Records provided –
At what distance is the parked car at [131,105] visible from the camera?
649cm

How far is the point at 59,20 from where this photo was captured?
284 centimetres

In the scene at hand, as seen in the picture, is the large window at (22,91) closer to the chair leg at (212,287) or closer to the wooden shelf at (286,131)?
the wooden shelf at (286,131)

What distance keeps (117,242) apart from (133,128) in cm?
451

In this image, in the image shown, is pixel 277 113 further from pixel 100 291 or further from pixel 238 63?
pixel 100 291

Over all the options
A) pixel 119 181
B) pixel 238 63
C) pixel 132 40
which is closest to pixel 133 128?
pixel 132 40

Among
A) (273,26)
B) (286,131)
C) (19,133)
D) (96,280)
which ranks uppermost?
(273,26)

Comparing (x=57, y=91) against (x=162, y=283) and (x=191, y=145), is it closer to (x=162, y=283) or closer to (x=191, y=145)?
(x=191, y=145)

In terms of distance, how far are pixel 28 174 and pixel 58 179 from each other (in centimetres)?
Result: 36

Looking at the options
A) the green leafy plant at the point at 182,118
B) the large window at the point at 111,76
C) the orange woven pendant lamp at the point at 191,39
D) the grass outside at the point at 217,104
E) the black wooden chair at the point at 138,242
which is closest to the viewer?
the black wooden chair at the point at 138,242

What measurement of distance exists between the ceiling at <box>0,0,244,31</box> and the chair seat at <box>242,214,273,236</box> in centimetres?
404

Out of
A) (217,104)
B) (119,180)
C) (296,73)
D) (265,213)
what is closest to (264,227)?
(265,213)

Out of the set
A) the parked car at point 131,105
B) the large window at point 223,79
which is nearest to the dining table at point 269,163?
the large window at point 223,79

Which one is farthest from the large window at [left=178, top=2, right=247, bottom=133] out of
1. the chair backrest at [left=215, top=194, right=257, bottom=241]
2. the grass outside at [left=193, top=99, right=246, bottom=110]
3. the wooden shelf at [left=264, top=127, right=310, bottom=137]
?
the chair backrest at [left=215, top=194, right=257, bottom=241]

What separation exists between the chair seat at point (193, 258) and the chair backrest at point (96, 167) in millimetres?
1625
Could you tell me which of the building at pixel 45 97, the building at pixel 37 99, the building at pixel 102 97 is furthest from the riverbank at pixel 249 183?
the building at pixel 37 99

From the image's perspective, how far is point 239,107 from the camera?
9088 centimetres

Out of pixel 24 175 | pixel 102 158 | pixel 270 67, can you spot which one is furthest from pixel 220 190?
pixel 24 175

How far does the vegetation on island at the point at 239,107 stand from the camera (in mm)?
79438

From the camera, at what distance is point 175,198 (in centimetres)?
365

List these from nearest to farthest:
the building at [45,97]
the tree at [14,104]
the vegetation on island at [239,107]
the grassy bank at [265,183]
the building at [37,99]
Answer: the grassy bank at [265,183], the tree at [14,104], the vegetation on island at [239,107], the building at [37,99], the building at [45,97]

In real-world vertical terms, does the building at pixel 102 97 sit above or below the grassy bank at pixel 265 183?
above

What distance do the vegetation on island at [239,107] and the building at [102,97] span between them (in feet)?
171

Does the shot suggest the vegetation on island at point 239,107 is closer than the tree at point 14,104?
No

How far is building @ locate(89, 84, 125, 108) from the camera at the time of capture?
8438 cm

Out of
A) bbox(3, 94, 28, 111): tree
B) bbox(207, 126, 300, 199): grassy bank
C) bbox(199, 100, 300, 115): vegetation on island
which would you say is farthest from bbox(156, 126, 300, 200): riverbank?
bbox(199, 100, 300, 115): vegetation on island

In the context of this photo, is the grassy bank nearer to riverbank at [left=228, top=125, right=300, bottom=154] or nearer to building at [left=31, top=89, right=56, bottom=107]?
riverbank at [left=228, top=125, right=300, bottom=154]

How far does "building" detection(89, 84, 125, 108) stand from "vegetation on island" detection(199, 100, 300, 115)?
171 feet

Task objective –
Convert the entries above into a JSON list of strings, one string per line, leaving out blank lines.

Response to this task –
[
  "At what distance is the parked car at [131,105] visible from the camera?",
  "649cm",
  "How far is the point at 59,20 from where this photo was captured?",
  "284 centimetres",
  "In the scene at hand, as seen in the picture, is the large window at (22,91) closer to the chair leg at (212,287) or closer to the wooden shelf at (286,131)?",
  "the wooden shelf at (286,131)",
  "What distance keeps (117,242) apart from (133,128) in cm?",
  "451",
  "In this image, in the image shown, is pixel 277 113 further from pixel 100 291 or further from pixel 238 63?",
  "pixel 100 291",
  "Over all the options",
  "A) pixel 119 181",
  "B) pixel 238 63",
  "C) pixel 132 40",
  "which is closest to pixel 133 128?",
  "pixel 132 40",
  "Among",
  "A) (273,26)",
  "B) (286,131)",
  "C) (19,133)",
  "D) (96,280)",
  "which ranks uppermost?",
  "(273,26)",
  "Comparing (x=57, y=91) against (x=162, y=283) and (x=191, y=145), is it closer to (x=162, y=283) or closer to (x=191, y=145)?",
  "(x=191, y=145)",
  "In terms of distance, how far are pixel 28 174 and pixel 58 179 from each other (in centimetres)?",
  "Result: 36",
  "Looking at the options",
  "A) the green leafy plant at the point at 182,118",
  "B) the large window at the point at 111,76",
  "C) the orange woven pendant lamp at the point at 191,39",
  "D) the grass outside at the point at 217,104",
  "E) the black wooden chair at the point at 138,242",
  "which is closest to the viewer?",
  "the black wooden chair at the point at 138,242",
  "What measurement of distance exists between the ceiling at <box>0,0,244,31</box> and the chair seat at <box>242,214,273,236</box> in centimetres?",
  "404",
  "Out of",
  "A) (217,104)",
  "B) (119,180)",
  "C) (296,73)",
  "D) (265,213)",
  "what is closest to (264,227)?",
  "(265,213)",
  "Out of the set",
  "A) the parked car at point 131,105",
  "B) the large window at point 223,79",
  "which is nearest to the dining table at point 269,163?",
  "the large window at point 223,79",
  "Which one is farthest from the large window at [left=178, top=2, right=247, bottom=133] out of",
  "1. the chair backrest at [left=215, top=194, right=257, bottom=241]",
  "2. the grass outside at [left=193, top=99, right=246, bottom=110]",
  "3. the wooden shelf at [left=264, top=127, right=310, bottom=137]",
  "?",
  "the chair backrest at [left=215, top=194, right=257, bottom=241]",
  "What separation exists between the chair seat at point (193, 258) and the chair backrest at point (96, 167) in millimetres?",
  "1625",
  "Could you tell me which of the building at pixel 45 97, the building at pixel 37 99, the building at pixel 102 97 is furthest from the riverbank at pixel 249 183?",
  "the building at pixel 37 99",
  "From the image's perspective, how far is point 239,107 from the camera?",
  "9088 centimetres",
  "Out of pixel 24 175 | pixel 102 158 | pixel 270 67, can you spot which one is furthest from pixel 220 190?",
  "pixel 24 175",
  "How far does the vegetation on island at the point at 239,107 stand from the camera (in mm)?",
  "79438",
  "From the camera, at what distance is point 175,198 (in centimetres)?",
  "365",
  "List these from nearest to farthest:",
  "the building at [45,97]",
  "the tree at [14,104]",
  "the vegetation on island at [239,107]",
  "the grassy bank at [265,183]",
  "the building at [37,99]",
  "Answer: the grassy bank at [265,183], the tree at [14,104], the vegetation on island at [239,107], the building at [37,99], the building at [45,97]",
  "In real-world vertical terms, does the building at pixel 102 97 sit above or below the grassy bank at pixel 265 183?",
  "above",
  "What distance do the vegetation on island at [239,107] and the building at [102,97] span between them (in feet)?",
  "171",
  "Does the shot suggest the vegetation on island at point 239,107 is closer than the tree at point 14,104?",
  "No",
  "How far is building @ locate(89, 84, 125, 108) from the camera at the time of capture?",
  "8438 cm",
  "Out of",
  "A) bbox(3, 94, 28, 111): tree",
  "B) bbox(207, 126, 300, 199): grassy bank",
  "C) bbox(199, 100, 300, 115): vegetation on island",
  "which would you say is farthest from bbox(156, 126, 300, 200): riverbank?",
  "bbox(199, 100, 300, 115): vegetation on island",
  "In the context of this photo, is the grassy bank nearer to riverbank at [left=228, top=125, right=300, bottom=154] or nearer to building at [left=31, top=89, right=56, bottom=107]?",
  "riverbank at [left=228, top=125, right=300, bottom=154]",
  "How far does \"building\" detection(89, 84, 125, 108) stand from \"vegetation on island\" detection(199, 100, 300, 115)?",
  "171 feet"
]